In case you want to test, here are 3 events that match the criteria for each expected sourcetype
Feb 13 12:14:57 192.168.x.x outbound/smtp: 127.0.0.1 1487013294-09b08c0e0d22d7b0001-vy5CMk 0 0 SEND - 1 0112918C8063 250 2.6.0 <2050829162.21743.1487013293752.JavaMail@dc1prjasszap434.whc> [InternalId=91736206477550, Hostname=host.prod.outlook.com] 11518 bytes in 0.192, 58.365 KB/sec Queued mail for delivery #to#name-com.mail.protection.outlook.com[8.8.8.8]:25
Feb 13 12:14:56 192.168.x.x scan: mail2-3.place.com[8.8.8.8] 1487013294-09b08c0e0d22d7b0001-vy5CMk 1487013294 1487013296 SCAN - prvs=7217d0fa1f=services_noreply@place.com name@otherplace.com - 7 88 corporate SZ:3263 SUBJ:Message: Attempt to retrieve your User ID
Feb 13 12:14:15 192.168.x.x inbound/pass1: name.place1.com[8.8.8.8] 1487013254-09b08c0e0e22d7a0001-VY5SBA 1487013254 1487013255 RECV information=place2.com@thing.com name@thingy1.com 2 3 blacklist.org[8.8.8.8]

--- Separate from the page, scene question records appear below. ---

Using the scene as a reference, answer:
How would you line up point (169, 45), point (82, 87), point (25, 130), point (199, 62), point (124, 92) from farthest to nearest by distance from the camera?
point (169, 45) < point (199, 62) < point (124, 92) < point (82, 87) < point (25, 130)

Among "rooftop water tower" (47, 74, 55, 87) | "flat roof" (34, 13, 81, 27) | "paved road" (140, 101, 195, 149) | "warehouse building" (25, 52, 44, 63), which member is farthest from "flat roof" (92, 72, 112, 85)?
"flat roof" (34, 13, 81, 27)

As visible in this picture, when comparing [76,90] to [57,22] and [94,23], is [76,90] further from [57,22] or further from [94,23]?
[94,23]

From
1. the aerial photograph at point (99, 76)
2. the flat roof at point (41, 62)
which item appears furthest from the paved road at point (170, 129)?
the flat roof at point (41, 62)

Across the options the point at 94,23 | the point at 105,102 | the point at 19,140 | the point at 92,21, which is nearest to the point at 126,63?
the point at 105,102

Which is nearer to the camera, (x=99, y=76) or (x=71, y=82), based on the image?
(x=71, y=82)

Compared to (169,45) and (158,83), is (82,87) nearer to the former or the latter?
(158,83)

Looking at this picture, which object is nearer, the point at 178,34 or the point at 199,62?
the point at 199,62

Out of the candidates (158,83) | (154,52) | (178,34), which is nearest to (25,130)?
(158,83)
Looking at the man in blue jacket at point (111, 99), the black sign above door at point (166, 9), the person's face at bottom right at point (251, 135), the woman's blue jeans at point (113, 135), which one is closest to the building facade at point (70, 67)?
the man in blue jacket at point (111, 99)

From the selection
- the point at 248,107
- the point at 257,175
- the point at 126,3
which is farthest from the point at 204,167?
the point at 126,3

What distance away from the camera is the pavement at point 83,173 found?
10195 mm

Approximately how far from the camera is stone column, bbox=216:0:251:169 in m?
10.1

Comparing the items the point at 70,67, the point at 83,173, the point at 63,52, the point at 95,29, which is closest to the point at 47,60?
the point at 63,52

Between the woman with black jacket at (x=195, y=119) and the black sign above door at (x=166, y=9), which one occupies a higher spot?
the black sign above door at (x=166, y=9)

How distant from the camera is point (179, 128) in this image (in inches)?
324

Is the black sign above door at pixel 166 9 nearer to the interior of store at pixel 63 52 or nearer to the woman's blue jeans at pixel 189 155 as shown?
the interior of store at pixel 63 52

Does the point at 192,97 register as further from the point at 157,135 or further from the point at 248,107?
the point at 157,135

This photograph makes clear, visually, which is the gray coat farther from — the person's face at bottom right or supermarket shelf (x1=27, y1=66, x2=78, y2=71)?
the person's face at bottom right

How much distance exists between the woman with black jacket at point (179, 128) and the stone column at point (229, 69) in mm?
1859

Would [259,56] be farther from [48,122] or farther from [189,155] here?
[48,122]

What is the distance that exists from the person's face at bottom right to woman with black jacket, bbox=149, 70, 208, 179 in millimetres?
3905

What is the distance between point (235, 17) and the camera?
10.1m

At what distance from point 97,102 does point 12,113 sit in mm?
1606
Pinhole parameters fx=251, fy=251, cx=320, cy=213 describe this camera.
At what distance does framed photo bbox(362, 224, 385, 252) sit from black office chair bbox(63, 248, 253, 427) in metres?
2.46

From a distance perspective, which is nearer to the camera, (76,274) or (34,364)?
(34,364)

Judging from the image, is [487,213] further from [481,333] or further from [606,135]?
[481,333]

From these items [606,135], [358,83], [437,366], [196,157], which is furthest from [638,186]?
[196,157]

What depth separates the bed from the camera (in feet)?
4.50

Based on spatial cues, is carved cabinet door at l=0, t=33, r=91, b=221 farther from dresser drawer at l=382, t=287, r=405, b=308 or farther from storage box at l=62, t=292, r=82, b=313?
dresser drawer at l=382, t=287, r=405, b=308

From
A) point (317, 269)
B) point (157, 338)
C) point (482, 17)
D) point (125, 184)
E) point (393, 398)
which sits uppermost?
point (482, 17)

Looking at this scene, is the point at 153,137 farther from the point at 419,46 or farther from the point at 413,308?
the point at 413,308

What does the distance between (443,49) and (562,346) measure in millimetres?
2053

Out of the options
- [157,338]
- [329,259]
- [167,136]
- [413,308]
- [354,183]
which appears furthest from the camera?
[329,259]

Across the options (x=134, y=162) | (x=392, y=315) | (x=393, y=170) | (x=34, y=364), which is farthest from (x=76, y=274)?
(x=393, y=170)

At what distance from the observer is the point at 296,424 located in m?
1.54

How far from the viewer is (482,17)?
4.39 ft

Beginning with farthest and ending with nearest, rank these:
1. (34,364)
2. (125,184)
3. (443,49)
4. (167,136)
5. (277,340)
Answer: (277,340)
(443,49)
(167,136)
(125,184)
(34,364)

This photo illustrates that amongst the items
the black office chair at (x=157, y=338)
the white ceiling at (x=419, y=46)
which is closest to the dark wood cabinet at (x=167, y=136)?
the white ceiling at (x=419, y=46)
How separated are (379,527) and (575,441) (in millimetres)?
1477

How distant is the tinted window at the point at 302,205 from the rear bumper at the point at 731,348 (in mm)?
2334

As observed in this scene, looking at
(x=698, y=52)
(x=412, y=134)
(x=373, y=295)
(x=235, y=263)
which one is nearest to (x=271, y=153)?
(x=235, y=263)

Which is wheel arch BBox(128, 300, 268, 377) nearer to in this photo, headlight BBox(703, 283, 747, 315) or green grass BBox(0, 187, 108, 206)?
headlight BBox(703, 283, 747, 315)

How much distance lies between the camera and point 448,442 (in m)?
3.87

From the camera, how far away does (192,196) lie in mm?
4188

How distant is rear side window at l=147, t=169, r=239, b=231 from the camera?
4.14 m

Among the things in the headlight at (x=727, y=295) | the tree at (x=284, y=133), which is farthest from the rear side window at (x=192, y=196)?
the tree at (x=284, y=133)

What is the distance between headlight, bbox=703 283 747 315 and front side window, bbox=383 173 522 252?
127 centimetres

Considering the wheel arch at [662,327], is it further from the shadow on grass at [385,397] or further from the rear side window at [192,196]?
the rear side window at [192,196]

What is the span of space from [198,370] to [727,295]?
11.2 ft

I am sure that you read this:
http://docs.splunk.com/Documentation/Splunk/6.5.2/Data/Advancedsourcetypeoverrides
Your configurations look fine so:
Have you restarted splunkd on every indexer that is receiving these events?
Have you sent NEW events to the indexers (Indexed data is IMMUTABLE; only NEW events, post restart, will have the new configurations applied; previously indexed events will not be changed)?
Sorry I missed this response, I did take your steps, when initially setting up, restarting splunkd, ingesting new data and all, but still no luck. I'm kind of at a loss haha, I may at this point submit a support ticket to splunk.
I tried the responses on similar questions, but they don't seem to be working.
I'm setting up a universal forwarder to see if I need to do this there first.